Start of Supplied passage
Today I went to a funeral service. I actually was invited to 2 services this week but wasn’t able to do both. I had a funky week which I started to write about but I’ll share later. With this new month I decided to challenge myself to participate in postaday 2012. At least for the month of June. This will be my 50th post (on record here on WP) and would be neat to nearly double my postings in a month.
I’m in a healing season where it requires my full attention. It’s very important that I stay accountable to keep getting better and reflecting on each day will help. So no better time than now while I have lots of time. I have a goal to travel to Michigan at the end of July for the Transplant Games so I got to keep getting stronger.
Anyhow back to today. I wanted to make sure to be there for my youngest son’s 3rd grade teacher, Ellen whose husband passed away. I had already felt horrible missing another friend’s viewing from school. She had lost her baby in the 8th month of pregnancy. This could have attributed to why I wasn’t feeling all so great this week. It’s been very hard to be there for anything right now. I always just have to play it by ear and see how I feel.
I didn’t know Ellen’s husband Dan personally but since I was very active at my son’s school I would see him often, volunteering at the school especially in the D.O.G.S. (Dads of Great Students). Her husband was fighting stage 4 cancer and passed away at the young age of 47 also leaving 2 young children.
The part that was hard for me is that we were hospitalized during the same time and at the same hospital; but he never got to go back home. Ellen visited me during that time. Our conversation was a place of understanding that consisted of a tiredness of it all, what the doctors say, the wait and the faith that helped us get through.
This is what Ellen wrote about Dan’s last days:
It’s Saturday morning. Outside is bright and sunny. Inside, Dan still clings to life and to this mortal coil. The last two days, he’s been talking nonstop. Much of it, we do not understand. He’s clearly had some very pressing things on his mind and he has need of getting the message across.
End of Supplied passage
**Task prompt:** Reproduce the entire post about attending a funeral service word for word.
Start of Data extracts
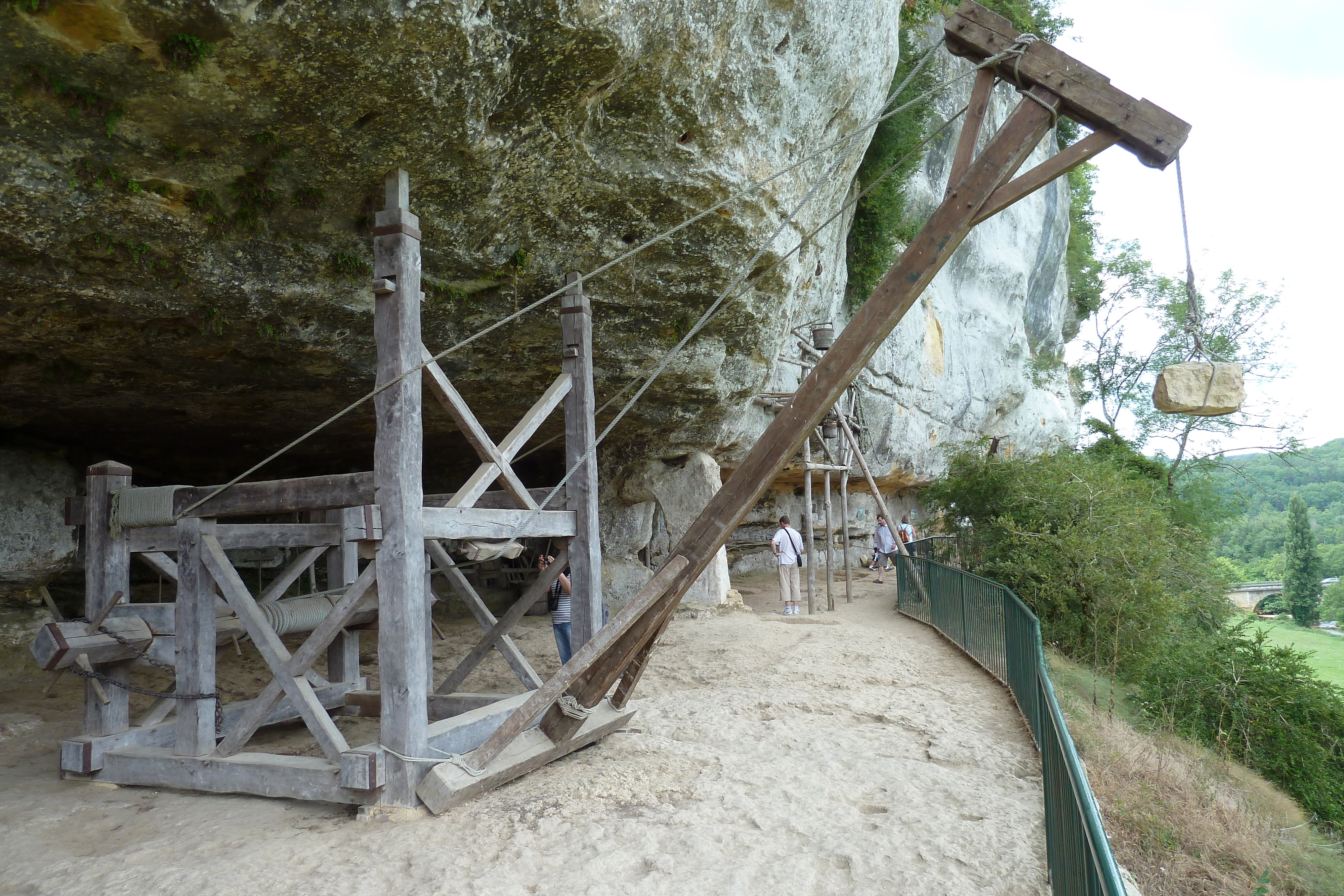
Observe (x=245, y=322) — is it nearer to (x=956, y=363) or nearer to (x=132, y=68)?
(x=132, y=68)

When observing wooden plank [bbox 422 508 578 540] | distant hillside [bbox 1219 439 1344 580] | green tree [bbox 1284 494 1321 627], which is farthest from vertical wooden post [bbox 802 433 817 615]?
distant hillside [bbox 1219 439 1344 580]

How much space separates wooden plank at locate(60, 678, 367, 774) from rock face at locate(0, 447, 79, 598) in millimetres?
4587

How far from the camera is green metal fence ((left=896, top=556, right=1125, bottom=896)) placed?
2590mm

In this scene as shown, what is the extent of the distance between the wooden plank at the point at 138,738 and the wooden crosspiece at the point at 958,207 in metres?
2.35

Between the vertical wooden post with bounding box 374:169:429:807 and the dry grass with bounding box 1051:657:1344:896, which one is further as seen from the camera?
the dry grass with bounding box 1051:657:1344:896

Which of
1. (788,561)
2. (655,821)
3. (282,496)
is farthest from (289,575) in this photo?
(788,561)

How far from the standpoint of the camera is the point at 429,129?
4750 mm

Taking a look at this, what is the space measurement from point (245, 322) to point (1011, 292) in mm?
End of Data extracts
**Output for this task:**
Today I went to a funeral service. I actually was invited to 2 services this week but wasn’t able to do both. I had a funky week which I started to write about but I’ll share later. With this new month I decided to challenge myself to participate in postaday 2012. At least for the month of June. This will be my 50th post (on record here on WP) and would be neat to nearly double my postings in a month.
I’m in a healing season where it requires my full attention. It’s very important that I stay accountable to keep getting better and reflecting on each day will help. So no better time than now while I have lots of time. I have a goal to travel to Michigan at the end of July for the Transplant Games so I got to keep getting stronger.
Anyhow back to today. I wanted to make sure to be there for my youngest son’s 3rd grade teacher, Ellen whose husband passed away. I had already felt horrible missing another friend’s viewing from school. She had lost her baby in the 8th month of pregnancy. This could have attributed to why I wasn’t feeling all so great this week. It’s been very hard to be there for anything right now. I always just have to play it by ear and see how I feel.
I didn’t know Ellen’s husband Dan personally but since I was very active at my son’s school I would see him often, volunteering at the school especially in the D.O.G.S. (Dads of Great Students). Her husband was fighting stage 4 cancer and passed away at the young age of 47 also leaving 2 young children.
The part that was hard for me is that we were hospitalized during the same time and at the same hospital; but he never got to go back home. Ellen visited me during that time. Our conversation was a place of understanding that consisted of a tiredness of it all, what the doctors say, the wait and the faith that helped us get through.
This is what Ellen wrote about Dan’s last days:
It’s Saturday morning. Outside is bright and sunny. Inside, Dan still clings to life and to this mortal coil. The last two days, he’s been talking nonstop. Much of it, we do not understand. He’s clearly had some very pressing things on his mind and he has need of getting the message across.